BH: Well, you can build more and more workshops online and refine them into online courses and that type of thing. You can work with universities. Of course, we need to be standard bearer ourselves as a co-author and living them, which is very important too.
With these workshops and everything else, we don’t own the Manifesto. It’s a gift to the world given by some of the most sophisticated people in data coming together. We already have a number of consultants as partners, and we’re starting to work with them more and more. As we start to work more with them, I would expect them to bring this to their clients and start to operate under these principles as well.
It’s a start. It’s like Agile Manifesto made a huge, huge impact over a period of time, and this is fresh off the presses so to speak. But, it’s fresh off the presses with a tremendous amount of momentum.
Q: When you look at the signatories, these are all people within the industry that have signed on to adhere by these practices, but at the end of the day they’re still individuals and they are probably employed at certain companies. How do you then get that employer agree that this is the way they want to do business?
BH: Well, I think that you move them over time. These are people in very influential positions for one. But like with any cultural document, when you set up a company and eventually you form your values, you have to measure if you’re living your values for them to actually stick.
Otherwise, they’re just meaningless. They’re just words on a page that someone came up with that sounded good, or maybe they were their personal values.
One of the things that we did at Data.world, when we wanted to get our values is I got all of our team members to just tell me the one or two values that they bring to work every day, and that’s how I’d rank our values. I literally crowdsourced our values, our company values from the people that are here, because as a 36-person company our values are a reflection of who’s here.
We have to live it every day. You put something like this down, and accountability is one of the values, and if you don’t actually put that into practice, if you notice bias in algorithms, and bias in data, and you don’t take accountability for that and rectify it, well, it’s not going to mean much.

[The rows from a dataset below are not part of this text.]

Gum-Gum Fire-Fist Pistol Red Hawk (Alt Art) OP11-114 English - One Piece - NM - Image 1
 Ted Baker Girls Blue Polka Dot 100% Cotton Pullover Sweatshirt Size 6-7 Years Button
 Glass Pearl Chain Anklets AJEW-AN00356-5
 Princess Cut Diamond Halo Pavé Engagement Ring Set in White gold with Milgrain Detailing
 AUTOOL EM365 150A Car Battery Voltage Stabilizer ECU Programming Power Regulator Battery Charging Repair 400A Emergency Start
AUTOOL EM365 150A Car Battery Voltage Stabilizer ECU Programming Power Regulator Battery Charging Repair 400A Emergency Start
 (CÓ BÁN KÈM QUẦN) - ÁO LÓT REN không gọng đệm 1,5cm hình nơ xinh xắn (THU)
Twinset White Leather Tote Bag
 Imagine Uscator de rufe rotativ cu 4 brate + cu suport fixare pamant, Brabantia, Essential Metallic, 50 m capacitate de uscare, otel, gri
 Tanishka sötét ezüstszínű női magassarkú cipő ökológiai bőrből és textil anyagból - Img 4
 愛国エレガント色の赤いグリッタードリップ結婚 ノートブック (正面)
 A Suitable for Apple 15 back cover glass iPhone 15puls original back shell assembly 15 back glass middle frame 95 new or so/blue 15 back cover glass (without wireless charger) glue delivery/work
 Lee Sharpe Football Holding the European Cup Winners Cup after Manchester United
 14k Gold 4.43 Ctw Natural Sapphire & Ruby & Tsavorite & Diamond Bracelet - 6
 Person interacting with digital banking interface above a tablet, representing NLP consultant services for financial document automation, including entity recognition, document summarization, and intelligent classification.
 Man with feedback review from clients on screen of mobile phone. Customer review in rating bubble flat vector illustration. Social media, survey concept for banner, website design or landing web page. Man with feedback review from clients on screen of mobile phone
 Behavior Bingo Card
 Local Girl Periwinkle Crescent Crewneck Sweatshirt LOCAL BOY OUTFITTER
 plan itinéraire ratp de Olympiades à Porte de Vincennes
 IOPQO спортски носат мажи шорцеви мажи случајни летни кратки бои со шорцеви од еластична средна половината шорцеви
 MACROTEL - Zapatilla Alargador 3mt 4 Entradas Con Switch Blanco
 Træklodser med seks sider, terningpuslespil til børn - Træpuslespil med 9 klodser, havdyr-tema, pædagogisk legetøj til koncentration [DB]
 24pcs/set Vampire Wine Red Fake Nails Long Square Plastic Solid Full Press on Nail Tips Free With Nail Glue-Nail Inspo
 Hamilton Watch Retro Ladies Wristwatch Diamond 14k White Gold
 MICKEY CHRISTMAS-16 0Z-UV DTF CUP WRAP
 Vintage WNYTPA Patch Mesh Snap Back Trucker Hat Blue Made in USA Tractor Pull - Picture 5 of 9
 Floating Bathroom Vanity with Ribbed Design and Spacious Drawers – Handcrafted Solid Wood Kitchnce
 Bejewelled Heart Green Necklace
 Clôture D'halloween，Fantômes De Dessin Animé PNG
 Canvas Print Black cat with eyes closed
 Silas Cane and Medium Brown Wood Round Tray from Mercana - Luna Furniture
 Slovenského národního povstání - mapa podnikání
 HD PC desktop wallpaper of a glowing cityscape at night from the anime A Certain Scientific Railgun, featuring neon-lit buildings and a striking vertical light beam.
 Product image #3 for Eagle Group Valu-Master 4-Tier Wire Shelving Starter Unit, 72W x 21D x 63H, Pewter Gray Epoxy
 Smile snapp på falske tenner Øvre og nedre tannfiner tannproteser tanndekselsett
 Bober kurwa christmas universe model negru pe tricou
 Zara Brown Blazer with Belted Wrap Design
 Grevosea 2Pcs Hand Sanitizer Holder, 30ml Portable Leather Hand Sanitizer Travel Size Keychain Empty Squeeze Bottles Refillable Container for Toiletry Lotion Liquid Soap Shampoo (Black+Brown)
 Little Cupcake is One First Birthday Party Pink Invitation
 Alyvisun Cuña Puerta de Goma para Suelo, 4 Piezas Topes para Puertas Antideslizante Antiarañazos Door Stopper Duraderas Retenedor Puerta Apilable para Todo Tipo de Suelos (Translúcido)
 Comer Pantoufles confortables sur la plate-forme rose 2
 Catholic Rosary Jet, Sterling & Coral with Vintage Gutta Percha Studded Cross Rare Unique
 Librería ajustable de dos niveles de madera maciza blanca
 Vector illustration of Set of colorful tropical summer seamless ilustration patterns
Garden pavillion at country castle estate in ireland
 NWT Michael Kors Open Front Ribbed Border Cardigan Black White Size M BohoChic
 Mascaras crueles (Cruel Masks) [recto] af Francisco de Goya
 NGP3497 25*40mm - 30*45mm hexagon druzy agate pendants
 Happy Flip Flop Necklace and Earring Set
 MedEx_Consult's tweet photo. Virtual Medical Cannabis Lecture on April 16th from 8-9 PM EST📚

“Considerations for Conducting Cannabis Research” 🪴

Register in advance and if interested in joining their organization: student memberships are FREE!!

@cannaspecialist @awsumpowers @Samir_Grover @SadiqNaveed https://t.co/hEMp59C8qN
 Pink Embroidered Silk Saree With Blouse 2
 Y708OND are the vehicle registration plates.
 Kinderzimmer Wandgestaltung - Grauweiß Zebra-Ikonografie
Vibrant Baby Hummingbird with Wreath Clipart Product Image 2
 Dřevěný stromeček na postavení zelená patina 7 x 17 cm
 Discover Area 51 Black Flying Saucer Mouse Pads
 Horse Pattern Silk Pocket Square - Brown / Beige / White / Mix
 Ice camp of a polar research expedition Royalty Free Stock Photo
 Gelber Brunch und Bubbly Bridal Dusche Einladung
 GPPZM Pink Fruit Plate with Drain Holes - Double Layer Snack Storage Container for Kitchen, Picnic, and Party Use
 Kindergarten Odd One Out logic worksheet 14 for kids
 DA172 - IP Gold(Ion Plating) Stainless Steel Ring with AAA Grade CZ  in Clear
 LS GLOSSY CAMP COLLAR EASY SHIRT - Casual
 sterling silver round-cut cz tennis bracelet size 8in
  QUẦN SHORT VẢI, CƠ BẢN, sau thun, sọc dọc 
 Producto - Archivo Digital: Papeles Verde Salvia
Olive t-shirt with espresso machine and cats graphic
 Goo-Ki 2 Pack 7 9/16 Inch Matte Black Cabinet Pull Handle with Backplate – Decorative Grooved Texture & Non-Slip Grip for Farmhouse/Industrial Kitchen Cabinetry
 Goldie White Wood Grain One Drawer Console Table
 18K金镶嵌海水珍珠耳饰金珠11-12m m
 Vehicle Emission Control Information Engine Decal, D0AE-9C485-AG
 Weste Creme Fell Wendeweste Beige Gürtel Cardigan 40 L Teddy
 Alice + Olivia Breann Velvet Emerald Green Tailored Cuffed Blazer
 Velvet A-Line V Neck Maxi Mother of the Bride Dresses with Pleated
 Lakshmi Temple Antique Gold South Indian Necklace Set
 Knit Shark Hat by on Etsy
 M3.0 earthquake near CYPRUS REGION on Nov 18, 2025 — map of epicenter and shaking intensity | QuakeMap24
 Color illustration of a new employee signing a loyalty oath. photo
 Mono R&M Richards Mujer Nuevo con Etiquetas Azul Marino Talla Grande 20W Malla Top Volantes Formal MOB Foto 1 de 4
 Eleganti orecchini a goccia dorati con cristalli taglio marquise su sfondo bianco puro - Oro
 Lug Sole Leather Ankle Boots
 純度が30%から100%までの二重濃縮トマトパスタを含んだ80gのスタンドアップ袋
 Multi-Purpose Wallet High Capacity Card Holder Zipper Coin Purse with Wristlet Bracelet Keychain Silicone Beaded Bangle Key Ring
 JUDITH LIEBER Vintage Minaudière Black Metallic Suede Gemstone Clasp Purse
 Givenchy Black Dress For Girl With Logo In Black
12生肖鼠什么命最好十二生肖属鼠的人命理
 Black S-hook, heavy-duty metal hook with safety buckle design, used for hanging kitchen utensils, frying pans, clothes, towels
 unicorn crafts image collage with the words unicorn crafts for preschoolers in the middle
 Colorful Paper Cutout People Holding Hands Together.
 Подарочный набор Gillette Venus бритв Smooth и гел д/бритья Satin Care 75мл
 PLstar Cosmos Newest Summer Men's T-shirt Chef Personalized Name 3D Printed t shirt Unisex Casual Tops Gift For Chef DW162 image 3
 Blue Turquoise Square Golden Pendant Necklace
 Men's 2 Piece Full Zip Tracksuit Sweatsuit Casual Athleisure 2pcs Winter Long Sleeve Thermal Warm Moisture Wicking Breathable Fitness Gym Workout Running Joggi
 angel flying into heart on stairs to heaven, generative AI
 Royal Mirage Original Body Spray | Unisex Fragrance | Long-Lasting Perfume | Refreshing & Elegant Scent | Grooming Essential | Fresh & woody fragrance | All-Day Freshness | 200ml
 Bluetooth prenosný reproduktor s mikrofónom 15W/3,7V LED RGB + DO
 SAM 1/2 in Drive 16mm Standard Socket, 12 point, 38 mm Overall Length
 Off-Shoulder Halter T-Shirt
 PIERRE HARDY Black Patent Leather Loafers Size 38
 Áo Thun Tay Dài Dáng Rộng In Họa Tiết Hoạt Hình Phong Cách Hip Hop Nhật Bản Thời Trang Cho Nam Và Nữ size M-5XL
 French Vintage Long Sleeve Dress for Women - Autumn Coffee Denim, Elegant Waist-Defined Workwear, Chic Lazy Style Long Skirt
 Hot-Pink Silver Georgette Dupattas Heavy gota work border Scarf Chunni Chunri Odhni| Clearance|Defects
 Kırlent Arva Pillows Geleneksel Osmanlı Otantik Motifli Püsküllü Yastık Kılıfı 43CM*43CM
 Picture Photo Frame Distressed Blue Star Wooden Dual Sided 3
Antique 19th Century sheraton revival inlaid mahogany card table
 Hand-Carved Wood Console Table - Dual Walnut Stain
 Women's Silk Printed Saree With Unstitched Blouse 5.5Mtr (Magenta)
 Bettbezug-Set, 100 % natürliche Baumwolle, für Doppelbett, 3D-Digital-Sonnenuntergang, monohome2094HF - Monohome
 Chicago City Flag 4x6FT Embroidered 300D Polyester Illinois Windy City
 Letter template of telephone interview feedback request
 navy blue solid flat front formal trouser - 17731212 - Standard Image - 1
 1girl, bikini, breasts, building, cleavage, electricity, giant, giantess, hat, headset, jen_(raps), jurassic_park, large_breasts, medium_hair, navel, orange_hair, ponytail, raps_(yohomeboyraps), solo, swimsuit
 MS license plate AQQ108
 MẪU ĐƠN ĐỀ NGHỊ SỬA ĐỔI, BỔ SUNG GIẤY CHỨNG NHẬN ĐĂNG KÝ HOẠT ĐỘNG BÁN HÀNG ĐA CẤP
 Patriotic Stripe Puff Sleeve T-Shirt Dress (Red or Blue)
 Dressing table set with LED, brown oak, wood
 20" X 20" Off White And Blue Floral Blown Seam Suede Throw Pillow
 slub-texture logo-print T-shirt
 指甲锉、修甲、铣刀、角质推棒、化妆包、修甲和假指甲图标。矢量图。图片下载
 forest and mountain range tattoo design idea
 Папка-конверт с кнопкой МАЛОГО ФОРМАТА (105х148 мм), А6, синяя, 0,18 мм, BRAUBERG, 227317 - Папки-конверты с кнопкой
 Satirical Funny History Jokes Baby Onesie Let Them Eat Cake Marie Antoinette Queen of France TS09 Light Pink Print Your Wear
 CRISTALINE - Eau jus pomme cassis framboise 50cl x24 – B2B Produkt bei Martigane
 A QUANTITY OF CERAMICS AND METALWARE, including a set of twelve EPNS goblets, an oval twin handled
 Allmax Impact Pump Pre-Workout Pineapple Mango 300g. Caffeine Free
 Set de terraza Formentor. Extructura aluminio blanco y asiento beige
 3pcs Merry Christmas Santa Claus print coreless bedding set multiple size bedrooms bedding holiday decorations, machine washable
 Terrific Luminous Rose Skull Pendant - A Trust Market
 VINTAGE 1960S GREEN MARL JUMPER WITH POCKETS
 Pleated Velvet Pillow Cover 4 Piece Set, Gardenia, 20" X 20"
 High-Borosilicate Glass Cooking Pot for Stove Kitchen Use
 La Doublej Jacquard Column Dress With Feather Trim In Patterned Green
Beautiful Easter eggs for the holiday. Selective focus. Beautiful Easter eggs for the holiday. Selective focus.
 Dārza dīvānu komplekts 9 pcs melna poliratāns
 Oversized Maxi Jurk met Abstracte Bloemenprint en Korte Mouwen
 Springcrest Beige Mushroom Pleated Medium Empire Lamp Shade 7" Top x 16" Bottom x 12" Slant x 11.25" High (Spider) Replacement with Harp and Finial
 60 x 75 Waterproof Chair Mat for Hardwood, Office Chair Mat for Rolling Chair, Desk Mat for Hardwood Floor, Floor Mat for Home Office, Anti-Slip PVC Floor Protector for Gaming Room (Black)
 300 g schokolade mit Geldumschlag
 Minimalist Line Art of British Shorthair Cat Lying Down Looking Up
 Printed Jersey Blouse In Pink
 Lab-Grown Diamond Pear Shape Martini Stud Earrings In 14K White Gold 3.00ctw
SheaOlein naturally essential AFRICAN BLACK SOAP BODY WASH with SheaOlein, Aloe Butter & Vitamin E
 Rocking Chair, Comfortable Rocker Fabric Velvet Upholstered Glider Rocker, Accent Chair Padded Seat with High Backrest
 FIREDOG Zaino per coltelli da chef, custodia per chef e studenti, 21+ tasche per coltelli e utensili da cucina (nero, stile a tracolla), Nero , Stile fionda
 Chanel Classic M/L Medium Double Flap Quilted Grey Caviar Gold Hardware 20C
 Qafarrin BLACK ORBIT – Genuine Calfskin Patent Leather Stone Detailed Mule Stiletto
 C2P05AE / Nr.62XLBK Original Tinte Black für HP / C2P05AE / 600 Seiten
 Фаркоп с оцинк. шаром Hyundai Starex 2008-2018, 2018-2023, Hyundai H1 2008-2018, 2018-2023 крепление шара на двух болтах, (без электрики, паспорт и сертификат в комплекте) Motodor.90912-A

I think if you sign a document that’s a Manifesto, then you feel pretty big responsibility to say I’m actually going to live this. It’s a living, breathing thing. I’m part of this culture now. I’m part of this culture of inclusion, and I’m part of this culture of impact, and I’m part of this culture that has these 12 principles.
It’s a combination of a lot of things. It’s evolution. It’s like a company that first puts its values down, and then over the years, you can measure whether or not to actually live them.
But we have a big footprint at Data.world to help steward the world as much as we can to live these values and emphasize these principles and build exercises and do them in person, do them in the platform, and work with consultancies and partners to put these into practice.